Expected number of years that have record high or low rainfall

755 Views Asked by At

Exercise problem from Introduction to Probability by Joe Blitzstein,

Let X1,X2, . . . be the annual rainfalls in Boston (measured in inches) in the years 2101, 2102, . . . , respectively. Assume that annual rainfalls are i.i.d. draws from a continuous distribution. A rainfall value is a record high if it is greater than those in all previous years (starting with 2101), and a record low if it is lower than those in all previous years.

(a) In the 22nd century (the years 2101 through 2200, inclusive), find the expected number of years that have either a record low or a record high rainfall.

My attempt is as follows.

Let $R_{j}$ be the indicator variable if $j^{th}$ year is record high or low. Let $P(r_{j}) = p_{j}$.

$p_{j} = P(X_{j} > max(X_{1}, X_{2}, \ldots, X_{j-1})) + P(X_{j} < min(X_{1}, X_{2}, \ldots, X_{j-1}))$

$p_{j} = \prod_{k=1}^{j-1} \left[ P(X_{j} > X_{k}) + P(X_{j} < X_{k}) \right]$

$P(X_{k} \leq X_{j}) = \int_{0}^{\infty} P(X_{k}\leq x) f(x) dx $

$P(X_{k} \leq X_{j}) = \int_{0}^{\infty} F(x) dF(x) dx$

$P(X_{k} \leq X_{j}) = \frac{F^{2}(x)}{2}|_{0}^{\infty} = \frac{1}{2}$.

$\implies p_{j} = \frac{1}{2^{j-2}}$.

Sanity Check: for j=2, p = 1, which is true as the year will definitely be record high or low.

I found a solution on the internet, which takes a different approach.

The random variables $X_{1}, X_{2}, \ldots, X_{j}$ can be ordered based on the values. From all such orderings, only two are of interest (record high or low). So,

$p_{j} = \frac{2*(j-1)!}{j!} = \frac{2}{j}$.

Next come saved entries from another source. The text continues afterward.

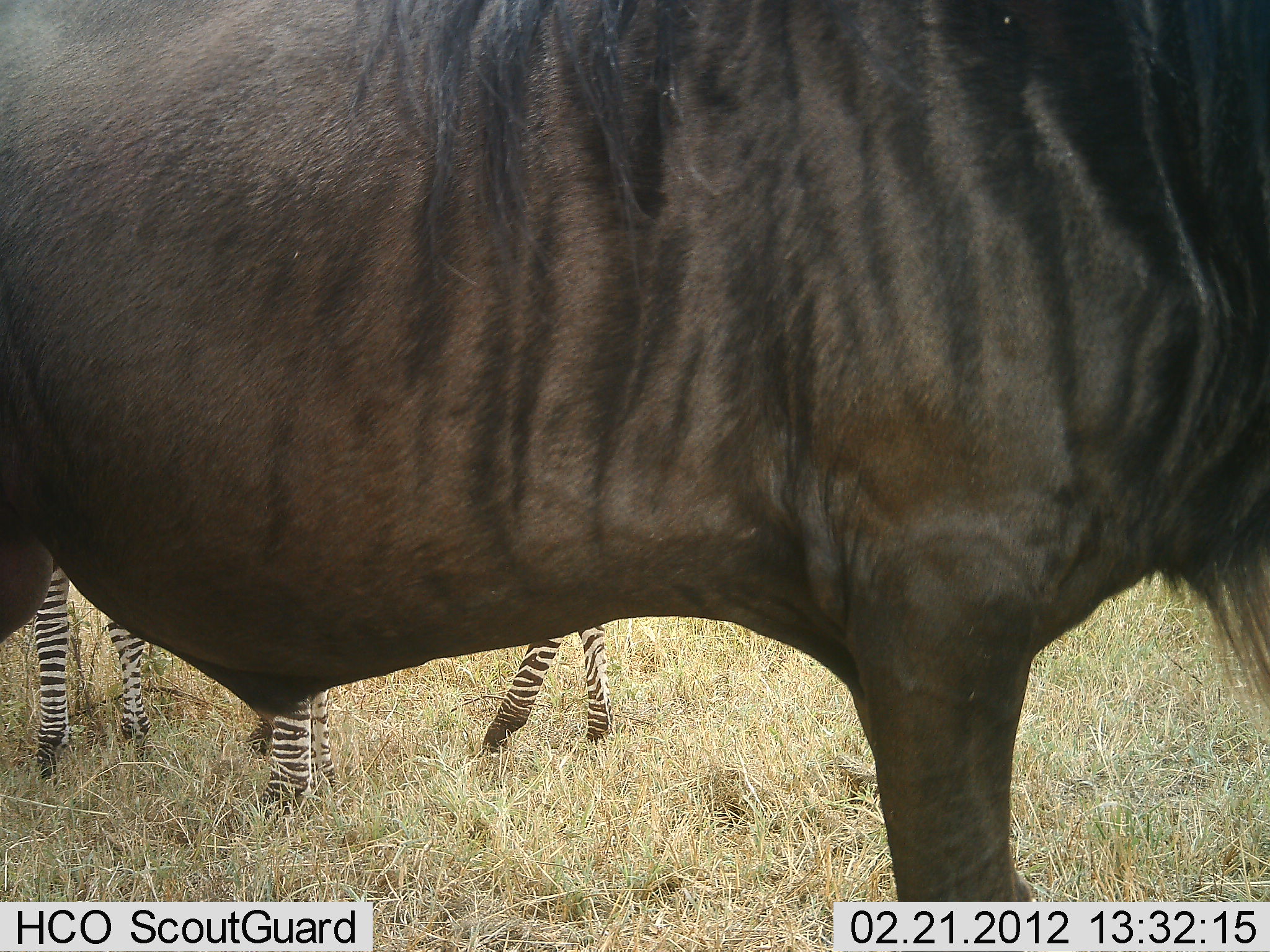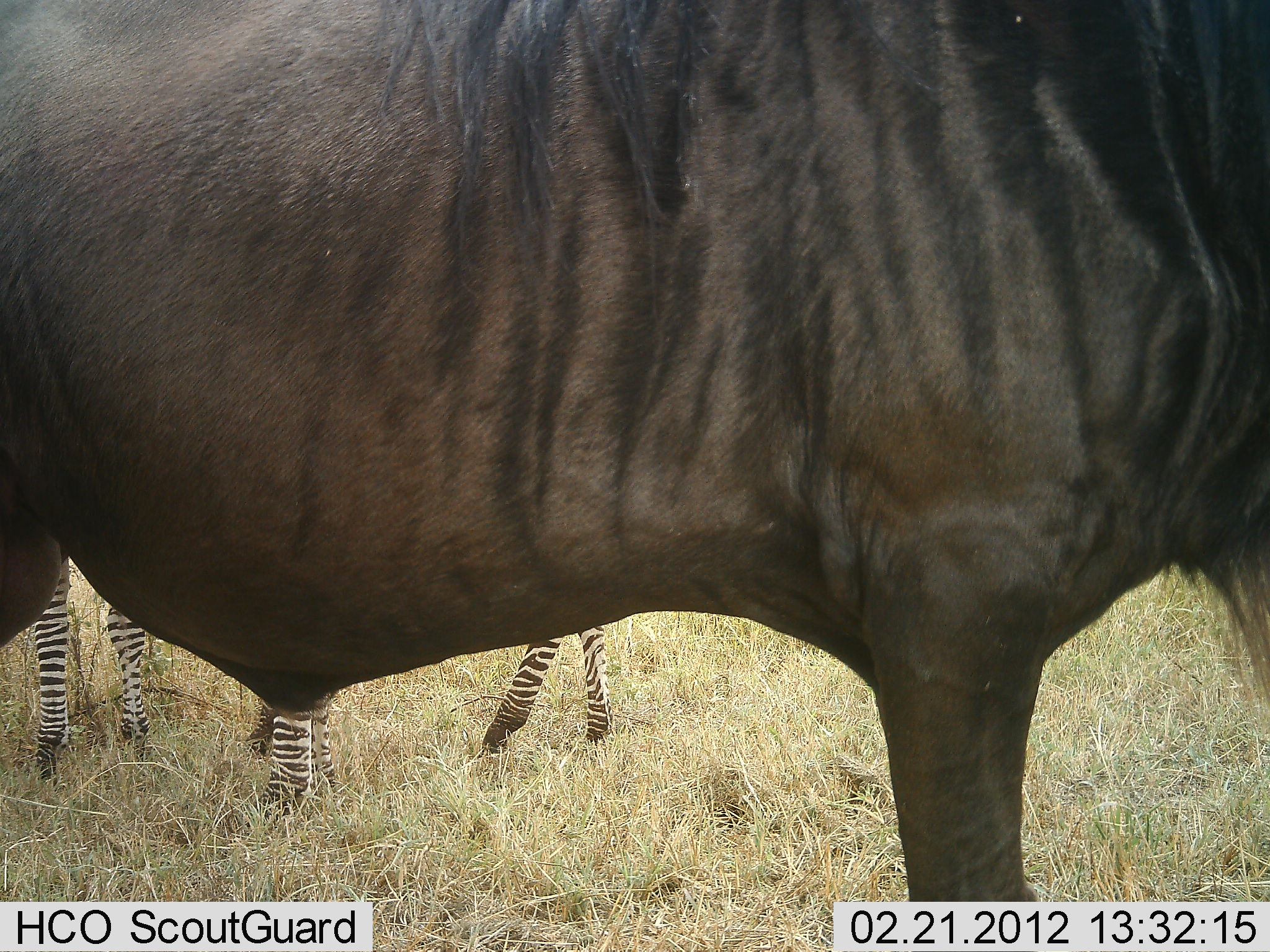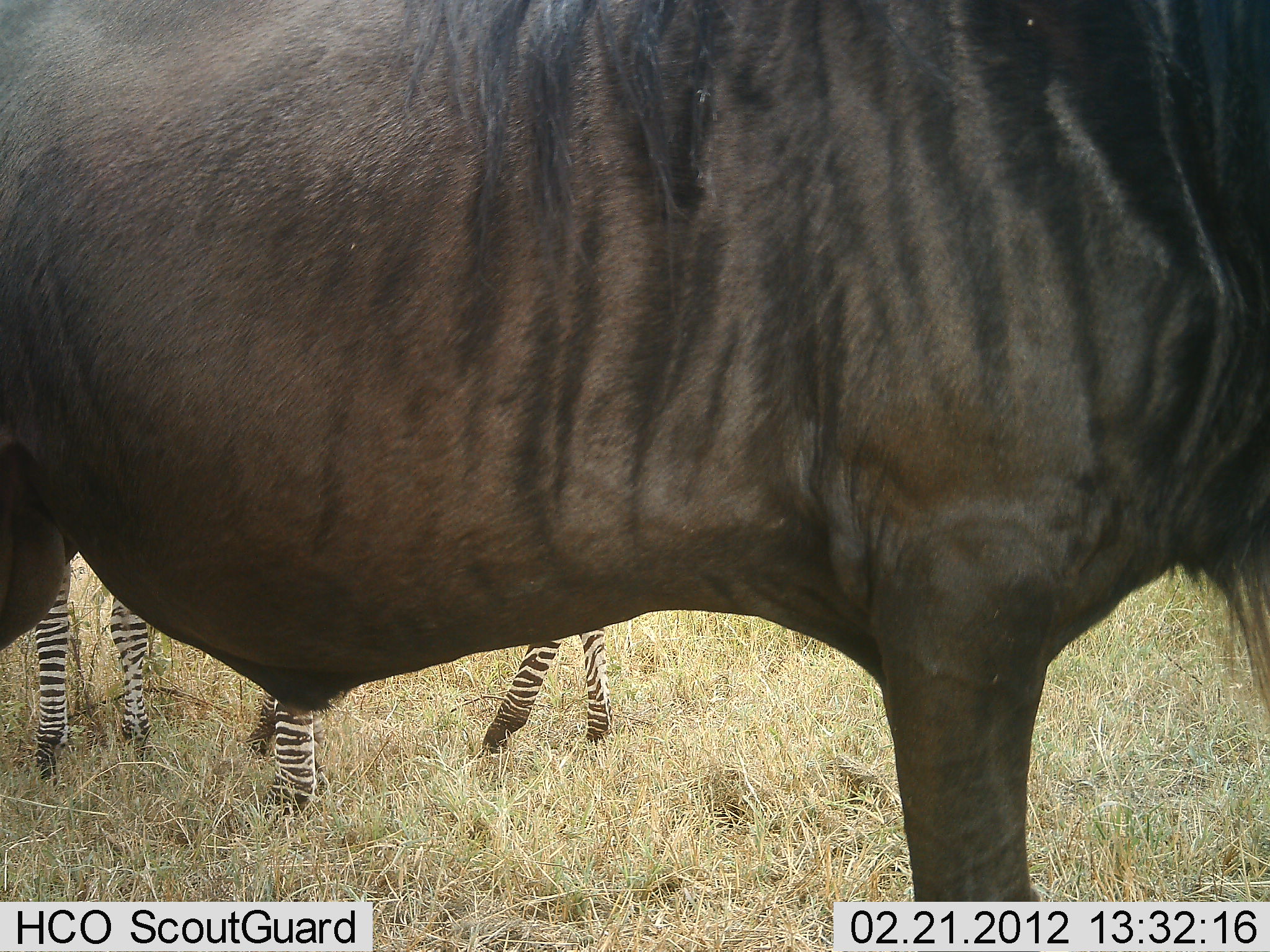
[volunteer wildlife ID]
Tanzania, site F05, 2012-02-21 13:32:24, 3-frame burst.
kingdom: Animalia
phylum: Chordata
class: Mammalia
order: Artiodactyla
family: Bovidae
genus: Connochaetes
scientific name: Connochaetes taurinus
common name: blue wildebeest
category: wildebeest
Wildebeest (blue wildebeest) (Connochaetes taurinus), count 1. Behavior (volunteer vote fractions): standing 94%, resting 0%, moving 0%, interacting 6%. Young present (vote fraction): 0%. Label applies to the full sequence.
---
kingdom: Animalia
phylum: Chordata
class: Mammalia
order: Perissodactyla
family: Equidae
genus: Equus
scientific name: Equus quagga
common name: plains zebra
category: zebra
Zebra (plains zebra) (Equus quagga), count 2. Behavior (volunteer vote fractions): standing 94%, resting 0%, moving 0%, interacting 0%. Young present (vote fraction): 6%. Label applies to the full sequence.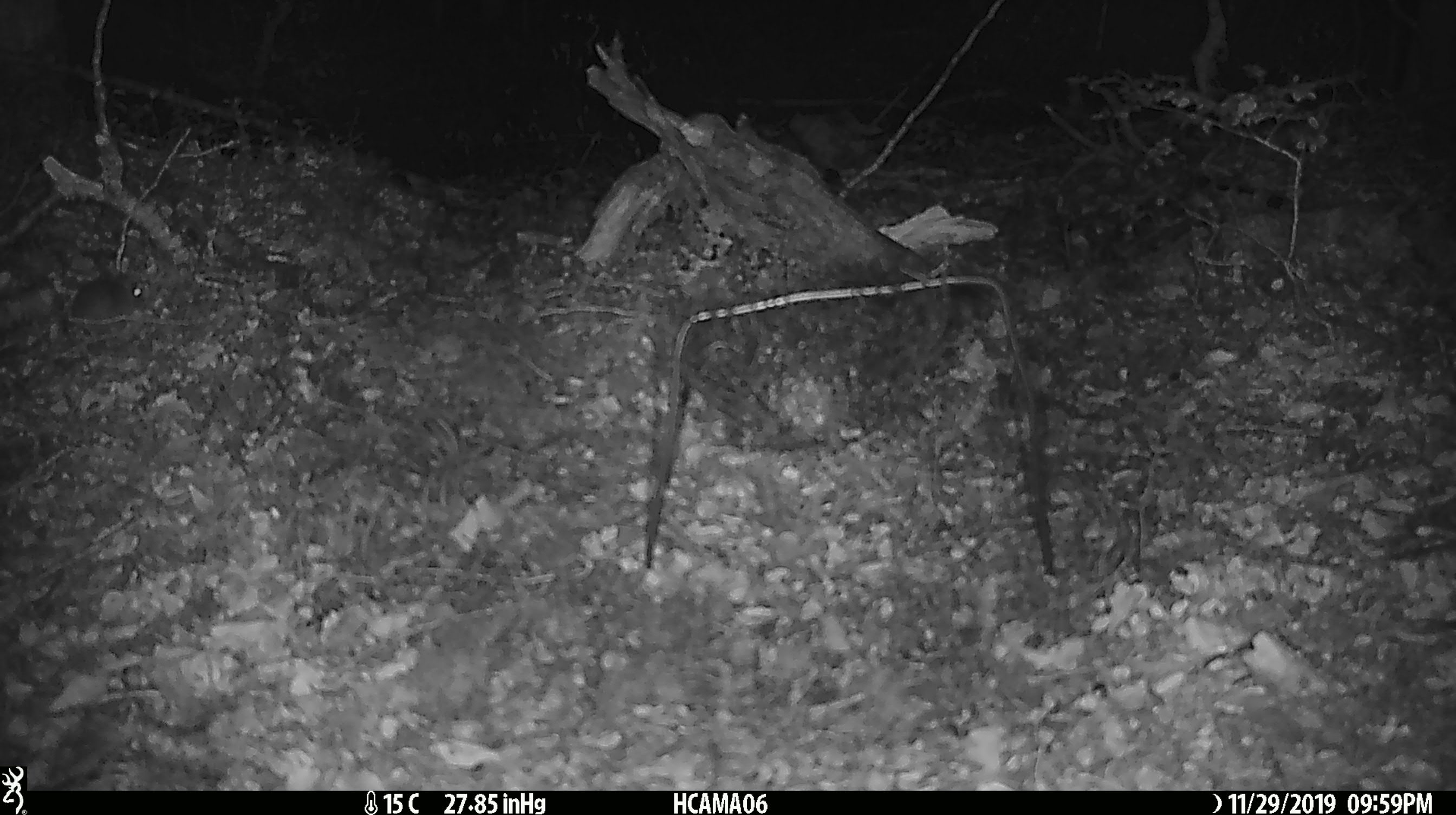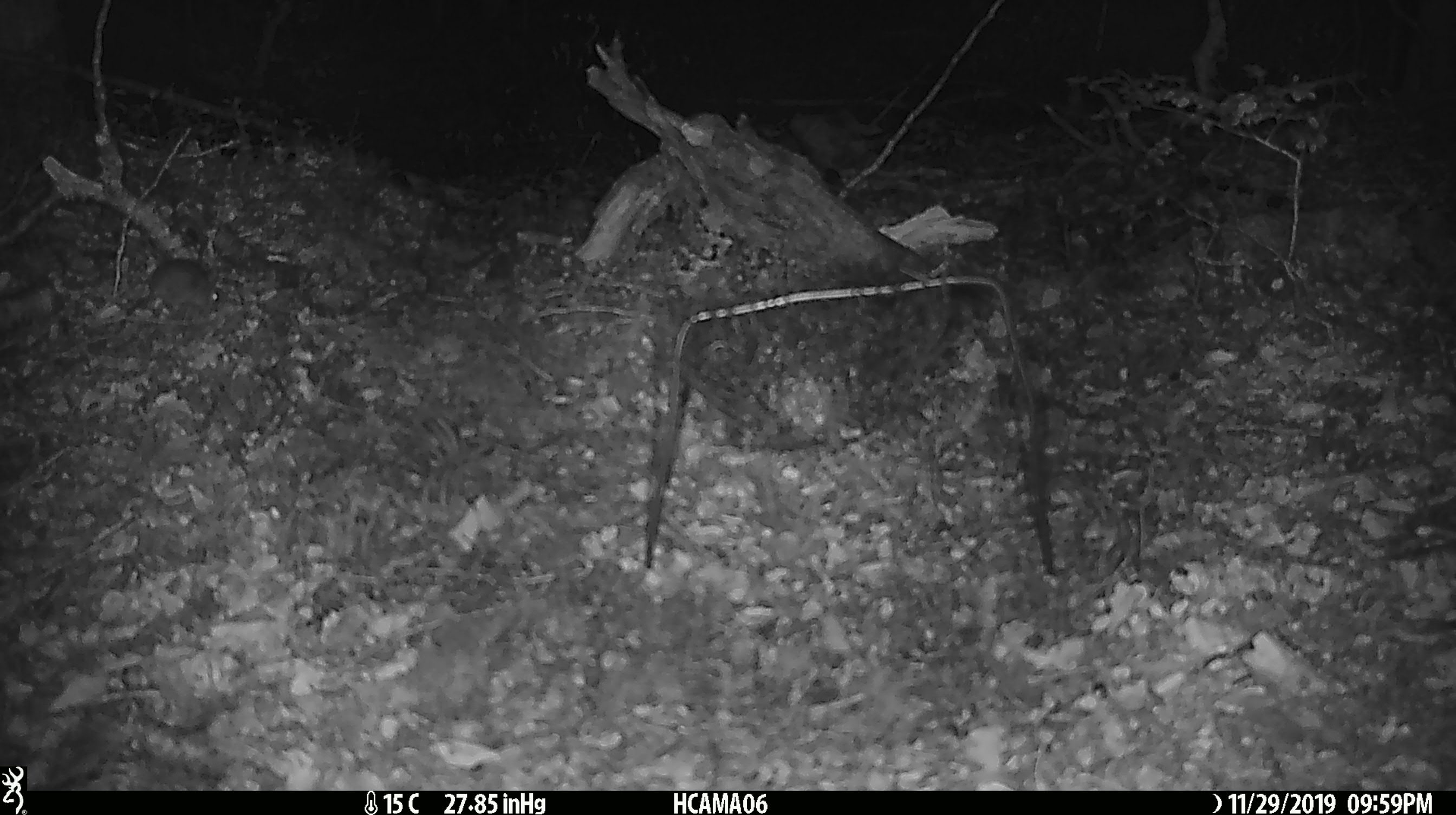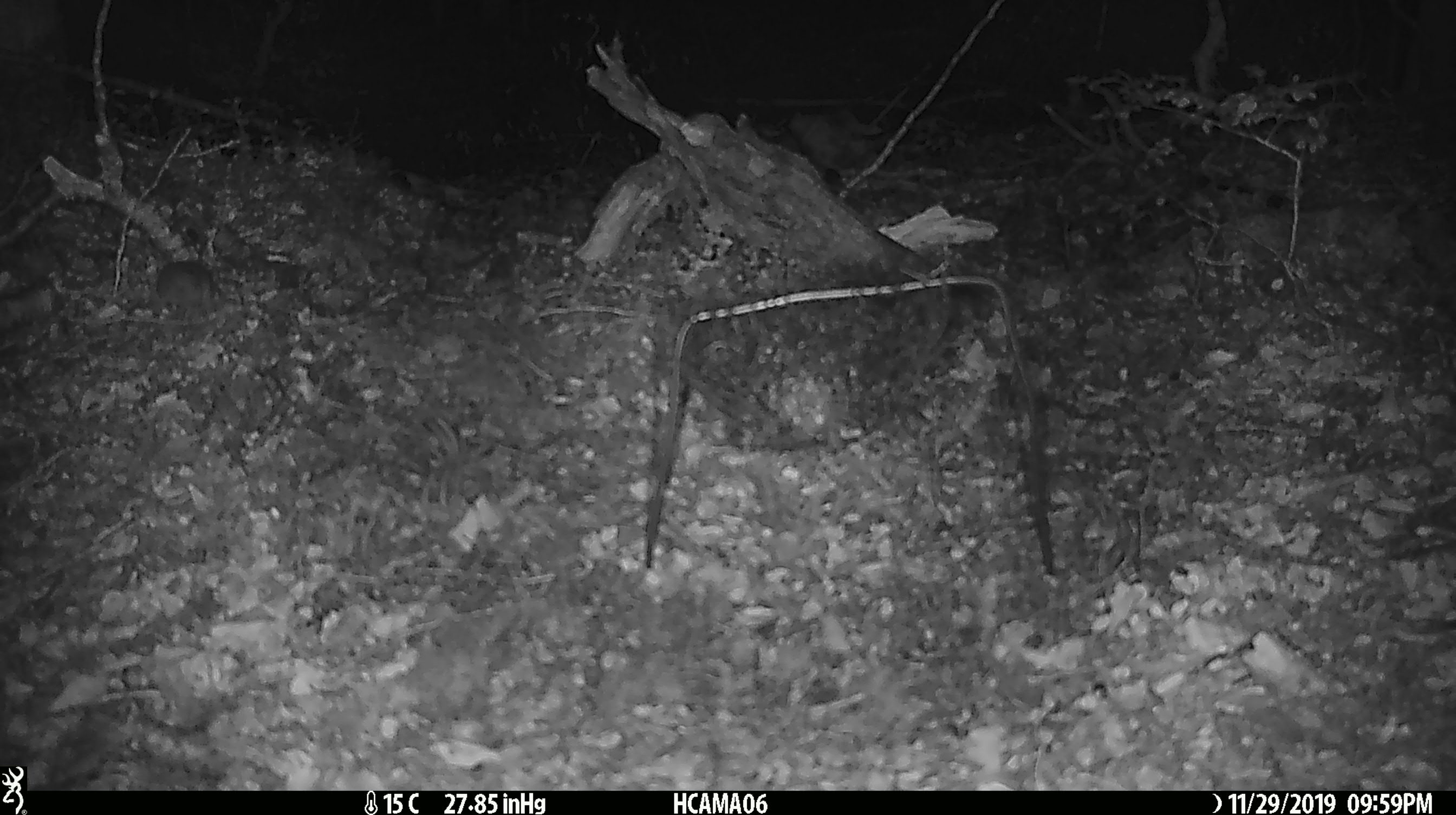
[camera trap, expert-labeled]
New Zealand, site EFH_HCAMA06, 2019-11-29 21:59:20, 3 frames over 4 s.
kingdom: Animalia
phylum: Chordata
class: Mammalia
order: Rodentia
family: Muridae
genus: Mus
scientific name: Mus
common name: mouse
Mouse (Mus).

Sanity Check: for j=2, p = 1.

Why is there a discrepancy in both approaches? What am I doing wrong?

1

There are 1 best solutions below

0
On

Based on the hint by @lulu in the comments, here is the answer.

Consider one of the terms in the expression for $p_{j}$, from my approach (by symmetry, both the terms will be equal).

$P(X_{3} < X_{1}, X_{3} < X_{2}) = P(X_{3}<X_{1} | X_{3}<X_{2})P(X_{3}<X_{2})$

The mistake in my approach is assuming conditional independence in the above expression and arriving at the wrong expression.

$P(X_{3} < X_{1}, X_{3} < X_{2}) = P(X_{3}<X_{1} | X_{3}<X_{2}) * \frac{1}{2}$

$P(X_{3} < X_{1}, X_{3} < X_{2}) = \left[ P(X_{3}<X_{1}|X_{3}<X_{2}, X_{2}<X_{1})*P(X_{2}<X_{1}|X_{3}<X_{2}) + P(X_{3}<X_{1}|X_{3}<X_{2}, X_{1}<X_{2}*P(X_{1}<X_{2}|X_{3}<X_{2})) \right]*\frac{1}{2}$

$P(X_{3} < X_{1}, X_{3} < X_{2}) = \frac{1}{2}* \left[ 1*\frac{1}{2} + \frac{1}{3}*\frac{1}{2} \right] = \frac{1}{3}$.

The conditional probabilities in the above expressions can be computed using symmetry arguments, which intuitively would be based on the orderings of three arbitrary numbers. I guess it's much easier and intuitive to think about this problem directly in terms of permutations of random variables.